§ EXERCISE TASKS:
**A)** Give a two-sentence summary of the golden ratio thread.
**B)** Carry on the golden ratio thread past its final sentence.

§ TEXT:
○ ○ ○ ○ ○

Proving the Golden Ratio for a W-Shaped Quartic Function

[Paragon]

I formed the following statement: A "W"-shaped quartic function f(x) has two points of inflection B and C. A line through the points B, C passes through f(x) again at A and D. The ratio AB:BC:CD simplifies to 1 : \phi : 1. So, AB = CD and \phi = 1.61803399..., also known as the golden number.

Alright, I want to prove that every "W"-shaped quartic satisfies this golden ratio AB:BC:CD. The proof might then be extended to quartics which are not strictly "W"-shaped.

I'm not quite sure where to start. But, I thought of using the fact that:

\phi = \frac{\phi + 1}{\phi}

which can be rewritten as:

x^{2} - x- 1 = 0

which would give \phi as one of the roots.

Note, that the second derivate of a general quartic function:

F(x) = x^{4} + a_{3}x^{3} + a_{2}x^{2} + a_{1}x + a_{0}

would (I believe) be the following quadratic:

F^{''}(x) = 12x^{2} + 6a_{3}x + 2a_{2}

the roots of the quadratic above would give the points of inflection of F(x).

I have been sitting for several hours, trying to find a proof, but I can't even express the AB:BC:CD ratio for a general quartic. Any suggestions would be great!

 

[Doodle Bob]

It looks like it's not quite true as you've stated. From what I can tell, the ratio that ends up as 1:phi:1, is the ratio of the x-values for the points of intersection of the line passing through the two inflection points with the quadric.
Since you know this will only work with quadrics that have two distinct inflections points, I would suggest that you start with the second derivative -- i.e. a quadratic function with two distinct zeros -- and work backwards towards the quadric. Since your conjecture is not affected by translations or reflections through vertical lines, you can assume that one of the inflection points is the origin and is also a zero of the quadric. This will give you a nice form for F(x) in terms of the constants that you needed for the second derivative. Use this to find the equation of the line connecting the two inflection points of F(x), and use that to find the other two points of intersection.

○ ○ ○ ○ ○

§ DATA EXTRACT:
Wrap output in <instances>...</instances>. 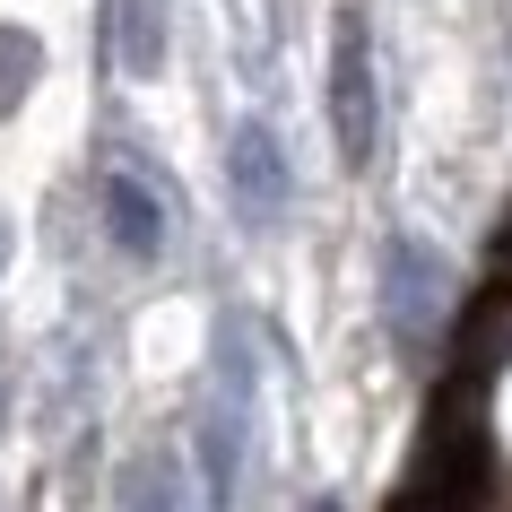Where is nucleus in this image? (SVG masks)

○ ○ ○ ○ ○

§ ANSWER LIST:
**A)** A poster conjectures that for a "W"-shaped quartic, the line through its two inflection points B and C meets the curve again at A and D so that AB:BC:CD is 1 : φ : 1, and asks for help proving it after failing to express that ratio for a general quartic. A reply says the 1:φ:1 ratio holds for the x-values of the intersection points rather than as stated, and suggests working backward from a second derivative with two distinct zeros, placing one inflection point at the origin as a zero of the function, and using the line through the inflection points to find the other two intersections.

**B)**
 

[tookoolfoskool]

hey paragon
wud u happen to be in the IB Diploma?

 

[Paragon]

hey paragon
wud u happen to be in the IB Diploma?

Nope

PS: ... and that is not mah meth =)

 

[too_stoned]

that kid is so from IB Math HL

 

[antevante]

Yes, he is really doing his Ib Hl Maths-portfolio!

I solved it in this way:

1. find the general solutions to the second derivative of the quartic.
2.using the factor theorem, divide the original quartic with (x-root 1 of second derivative) and (x-root 2 of second derivative), you can use synthetic division for example.
3. Point out that the second derivative and the "new" quadratic has the same line of symetry, this proves that AB:CD is 1:1
4. The distance between the line of symetry and the "second derivative root" times sqrt(5) is the distance between the line of symetry and the "new" quadratic root. This gives the relationship AB:BC = 1: 2/(sqrt(5)-1)=fi

This argument ought to hold for "not strictly W-shaped" quartics as well...

Good luck!

 

[diction]

Yes, he is really doing his Ib Hl Maths-portfolio!

I solved it in this way:

1. find the general solutions to the second derivative of the quartic.
2.using the factor theorem, divide the original quartic with (x-root 1 of second derivative) and (x-root 2 of second derivative), you can use synthetic division for example.
3. Point out that the second derivative and the "new" quadratic has the same line of symetry, this proves that AB:CD is 1:1
4. The distance between the line of symetry and the "second derivative root" times sqrt(5) is the distance between the line of symetry and the "new" quadratic root. This gives the relationship AB:BC = 1: 2/(sqrt(5)-1)=fi

This argument ought to hold for "not strictly W-shaped" quartics as well...

Good luck!

Can you explain a bit more of step 3, about how the line of symetry gets the ratio? And how do you know to have the root of f"(x) times sqrt(5) is the distance...especially on why you decided to use sqrt(5)? Thank you very much... =)

 

[Paragon]

1. find the general solutions to the second derivative of the quartic.
2.using the factor theorem, divide the original quartic with (x-root 1 of second derivative) and (x-root 2 of second derivative), you can use synthetic division for example.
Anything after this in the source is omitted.